» Tugas yang Diberikan 1
Temukan setiap baris dalam catatan yang memuat kata "scooter", lalu salin baris-baris itu. Bedakan huruf besar dan huruf kecil.

» Teks Bacaan
********
Administrasi publik, seperti yang dirumuskan oleh Pfiffner dan Presthus (1967), adalah sebuah disiplin ilmu yang terutama mengkaji cara-cara untuk mengimplementasikan nilai-nilai politik. Hal tersebut sejalan dengan gagasan awal Woodrow Wilson (1887) yang dianggap sebagai orang yang membidani lahirnya ilmu administrasi publik modern di Amerika Serikat. Ia mengemukakan bahwa disiplin administrasi publik merupakan produk perkembangan ilmu politik, namun Wilson mengusulkan adanya pemisahan disiplin administrasi dari ilmu politik. Gagasan ini kemudian dikenal sebagai dikotomi politik-administrasi. Ilmu administrasi publik, menurut Wilson, berkaitan dengan dua hal utama, yaitu:
1. What government can properly and successfully do?
2. How it can do these proper things with the utmost possible efficiency and at the least possible cost either of money or of energy?
Bertolak dari gagasan dasar tersebut, dapat diyakini bahwa administrasi publik dapat berperan positif dalam mengawal proses demokratisasi sampai pada tujuan yang dicita-citakan, karena pada dasarnya administrasi publik berurusan dengan persoalan bagaimana menentukan to do the right things dan to do the things right. Dengan kata yang berbeda, administrasi publik bukan saja berususan dengan cara-cara yang efisien untuk melakukan proses demokratisasi, melainkan juga mempunyai kemampuan dalam menentukan tujuan proses demokratisasi itu sendiri, terutama dalam bentuk penyelenggaraan pelayanan publik secara efektif sebagai wujud dari penjaminan hak-hak konstitusional seluruh warga negara.
********
» Tugas yang Diberikan 2
Tentukan apakah setiap pernyataan berikut sesuai dengan teks tentang administrasi publik. Jawab ya atau tidak untuk masing-masing, dan kutip kata-kata teks yang menentukan jawabannya. (a) Wilson mengusulkan agar disiplin administrasi dipisahkan dari ilmu politik. (b) Pfiffner dan Presthus merumuskan pengertian administrasi publik pada tahun 1887. (c) Administrasi publik hanya berurusan dengan cara-cara yang efisien untuk melakukan proses demokratisasi.
********
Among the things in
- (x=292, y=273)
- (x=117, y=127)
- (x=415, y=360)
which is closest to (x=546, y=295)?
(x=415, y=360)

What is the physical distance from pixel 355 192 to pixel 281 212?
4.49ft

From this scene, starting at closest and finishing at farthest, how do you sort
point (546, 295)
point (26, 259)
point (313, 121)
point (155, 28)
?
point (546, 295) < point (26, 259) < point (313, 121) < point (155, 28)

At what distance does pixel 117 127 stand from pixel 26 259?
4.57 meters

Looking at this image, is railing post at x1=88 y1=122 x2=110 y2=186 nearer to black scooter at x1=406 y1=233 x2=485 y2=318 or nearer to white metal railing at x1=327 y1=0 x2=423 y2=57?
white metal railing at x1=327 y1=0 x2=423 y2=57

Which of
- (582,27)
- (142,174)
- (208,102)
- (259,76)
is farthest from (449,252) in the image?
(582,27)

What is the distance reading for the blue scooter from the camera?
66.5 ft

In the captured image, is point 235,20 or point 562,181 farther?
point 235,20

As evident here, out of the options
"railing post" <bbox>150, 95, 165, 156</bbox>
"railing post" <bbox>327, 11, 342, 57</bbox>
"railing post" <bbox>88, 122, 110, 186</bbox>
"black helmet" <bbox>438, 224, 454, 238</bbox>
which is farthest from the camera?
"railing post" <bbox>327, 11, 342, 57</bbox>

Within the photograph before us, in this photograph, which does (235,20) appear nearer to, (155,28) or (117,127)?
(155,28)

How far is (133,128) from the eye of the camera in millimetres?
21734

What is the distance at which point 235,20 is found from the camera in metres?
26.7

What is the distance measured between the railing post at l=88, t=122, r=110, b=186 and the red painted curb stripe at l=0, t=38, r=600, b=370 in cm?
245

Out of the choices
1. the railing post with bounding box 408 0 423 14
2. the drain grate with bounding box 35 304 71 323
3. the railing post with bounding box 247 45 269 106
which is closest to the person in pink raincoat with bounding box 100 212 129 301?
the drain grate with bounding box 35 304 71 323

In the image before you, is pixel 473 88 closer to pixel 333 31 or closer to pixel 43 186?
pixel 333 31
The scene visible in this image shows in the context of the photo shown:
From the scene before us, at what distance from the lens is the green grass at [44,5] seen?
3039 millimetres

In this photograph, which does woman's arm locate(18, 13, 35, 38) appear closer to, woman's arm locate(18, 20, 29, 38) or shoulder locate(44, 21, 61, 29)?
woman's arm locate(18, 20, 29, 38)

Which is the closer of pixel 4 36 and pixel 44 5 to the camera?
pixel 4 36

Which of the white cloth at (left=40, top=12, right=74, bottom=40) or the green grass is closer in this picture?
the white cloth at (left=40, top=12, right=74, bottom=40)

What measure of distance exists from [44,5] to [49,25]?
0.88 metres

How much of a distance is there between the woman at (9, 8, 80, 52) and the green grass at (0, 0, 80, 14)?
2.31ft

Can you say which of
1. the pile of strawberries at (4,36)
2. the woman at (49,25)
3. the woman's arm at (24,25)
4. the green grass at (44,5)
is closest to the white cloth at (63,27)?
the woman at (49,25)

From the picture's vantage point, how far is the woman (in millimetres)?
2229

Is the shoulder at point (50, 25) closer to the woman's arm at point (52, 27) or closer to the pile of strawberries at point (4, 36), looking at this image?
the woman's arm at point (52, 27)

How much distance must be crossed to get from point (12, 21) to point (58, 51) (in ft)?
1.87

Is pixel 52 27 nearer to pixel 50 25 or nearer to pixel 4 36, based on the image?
********
» Jawaban Lengkap 1
Looking at this image, is railing post at x1=88 y1=122 x2=110 y2=186 nearer to black scooter at x1=406 y1=233 x2=485 y2=318 or nearer to white metal railing at x1=327 y1=0 x2=423 y2=57?
What is the distance reading for the blue scooter from the camera?

» Jawaban Lengkap 2
(a) Ya: "Wilson mengusulkan adanya pemisahan disiplin administrasi dari ilmu politik."
(b) Tidak: "seperti yang dirumuskan oleh Pfiffner dan Presthus (1967)."
(c) Tidak: "melainkan juga mempunyai kemampuan dalam menentukan tujuan proses demokratisasi itu sendiri."